Nearly 80 million Americans are currently infected with some type of human papillomavirus (HPV), and many of them don’t even know it. Each year, an estimated 14 million Americans become newly infected. Here are more facts about HPV that you might not know.
There are many types of HPV.
There are more than 100 types of HPV, and about 40 of those can be spread through direct sexual contact to the genital area as well as the mouth and throat. HPV is the most common sexually transmitted virus in the United States, and it has been associated with cancer and genital warts.
Different strains of HPV cause different types of cancer.
Of the 100 strains of HPV, 12 have been identified as high risk for causing cancer in some people. HPV 16 and 18 are believed to cause about 70 percent of cervical cancers and five other strains are linked to another 20 percent of cervical cancers.
Some physicians offer an HPV test with a routine Pap test. The Pap test identifies abnormal cells in the cervix, and the HPV test identifies high-risk strains of HPV in the cervix that can lead to cancer.
But while HPV is most commonly associated with cervical cancer, high-risk strains of HPV can lead to other types of cancer in both men and women, including cancers in the vagina, vulva, penis, anus, rectum and oropharynx (throat). There is currently no screening available to detect HPV that leads to those cancers.
HPV is causing a rapid rise in oropharyngeal cancer.
Sandeep Samant, MD, chief of Head and Neck Surgery at Northwestern Memorial Hospital, has noted a startling rise in oropharyngeal cancers treated at the Northwestern Medicine Head and Neck Multidisciplinary Clinic. While these cancers can sometimes be attributed to tobacco or alcohol use, it is estimated that 70 percent of these cancers are caused by HPV.

**RAW DATA:**
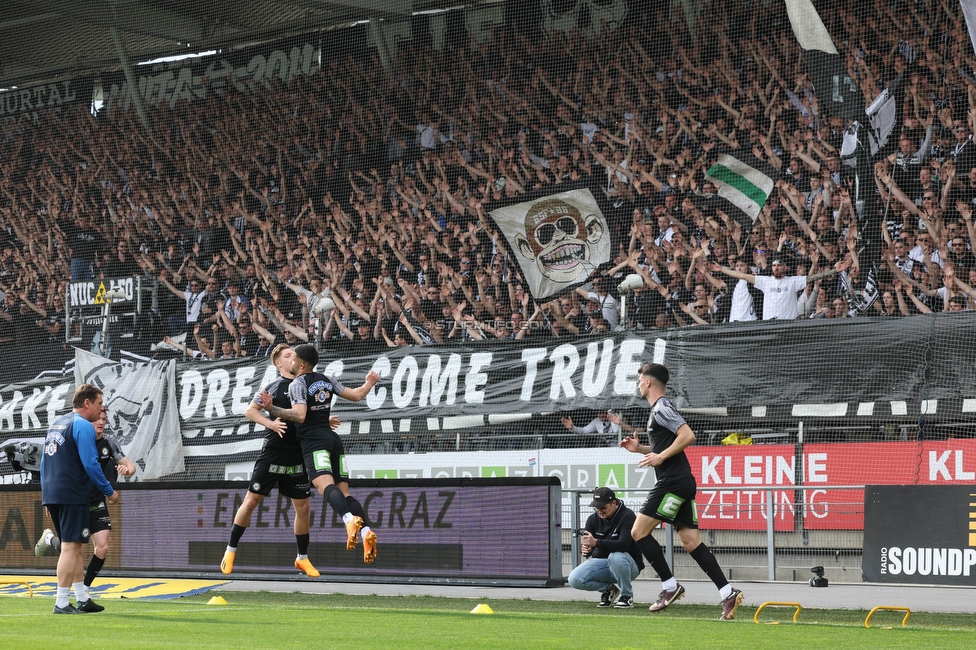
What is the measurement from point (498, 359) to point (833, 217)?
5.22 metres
--
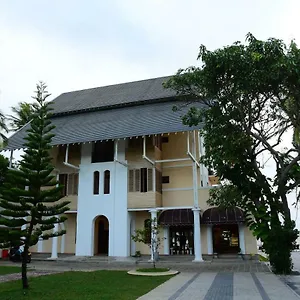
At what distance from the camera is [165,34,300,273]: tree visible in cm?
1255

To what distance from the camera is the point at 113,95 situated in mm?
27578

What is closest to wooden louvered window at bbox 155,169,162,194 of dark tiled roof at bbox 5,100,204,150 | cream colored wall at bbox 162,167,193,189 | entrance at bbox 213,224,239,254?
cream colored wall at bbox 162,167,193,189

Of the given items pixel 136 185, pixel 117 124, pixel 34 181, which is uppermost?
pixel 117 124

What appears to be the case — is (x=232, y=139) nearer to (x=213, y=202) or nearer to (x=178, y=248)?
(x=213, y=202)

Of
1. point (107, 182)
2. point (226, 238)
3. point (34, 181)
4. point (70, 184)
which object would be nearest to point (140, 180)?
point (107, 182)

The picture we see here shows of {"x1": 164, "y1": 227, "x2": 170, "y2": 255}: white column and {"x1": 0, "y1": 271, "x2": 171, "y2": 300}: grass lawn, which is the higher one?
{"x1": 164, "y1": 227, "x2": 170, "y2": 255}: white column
==
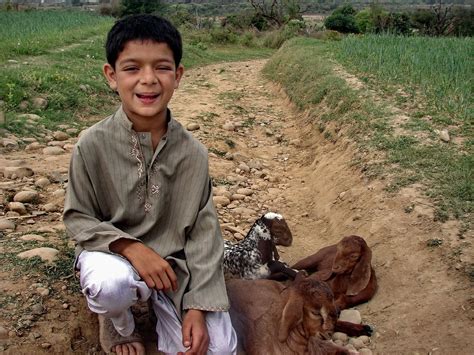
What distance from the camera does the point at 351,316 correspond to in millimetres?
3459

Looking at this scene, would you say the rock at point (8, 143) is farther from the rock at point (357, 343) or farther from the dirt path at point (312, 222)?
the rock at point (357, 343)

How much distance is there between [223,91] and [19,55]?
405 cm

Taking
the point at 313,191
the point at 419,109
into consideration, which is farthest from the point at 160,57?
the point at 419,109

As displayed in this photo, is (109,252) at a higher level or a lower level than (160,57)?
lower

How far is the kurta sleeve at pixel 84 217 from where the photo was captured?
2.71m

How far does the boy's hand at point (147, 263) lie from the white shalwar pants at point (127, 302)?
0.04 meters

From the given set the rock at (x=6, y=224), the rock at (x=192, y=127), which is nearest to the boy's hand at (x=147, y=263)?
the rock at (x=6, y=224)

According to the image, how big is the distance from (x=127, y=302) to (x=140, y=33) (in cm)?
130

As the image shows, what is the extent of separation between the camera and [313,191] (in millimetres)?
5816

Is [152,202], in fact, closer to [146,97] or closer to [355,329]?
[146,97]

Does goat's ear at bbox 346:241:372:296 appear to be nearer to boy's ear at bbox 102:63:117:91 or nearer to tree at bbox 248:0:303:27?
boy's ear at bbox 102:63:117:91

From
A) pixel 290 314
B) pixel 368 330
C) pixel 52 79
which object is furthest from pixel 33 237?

**REQUIREMENT A:** Translate this sentence from the HPV facts page into Spanish: "HPV is the most common sexually transmitted virus in the United States, and it has been associated with cancer and genital warts."
**REQUIREMENT B:** The paragraph of the HPV facts page beginning "But while HPV is most commonly associated" lists places in the body other than the cervix where high-risk strains can lead to cancer. Name all of them.
**REQUIREMENT C:** Rewrite the paragraph of the HPV facts page that begins "Of the 100 strains of HPV" as a short bulleted list, keeping its main facts.

**ANSWER SPACE A:** El VPH es el virus de transmisión sexual más común en los Estados Unidos, y se ha asociado con el cáncer y las verrugas genitales.

**ANSWER SPACE B:**
- Vagina
- Vulva
- Penis
- Anus
- Rectum
- Oropharynx (throat)

**ANSWER SPACE C:**
- 12 of the 100 HPV strains are identified as high risk for causing cancer in some people.
- HPV 16 and 18 are believed to cause about 70 percent of cervical cancers.
- Five other strains are linked to another 20 percent of cervical cancers.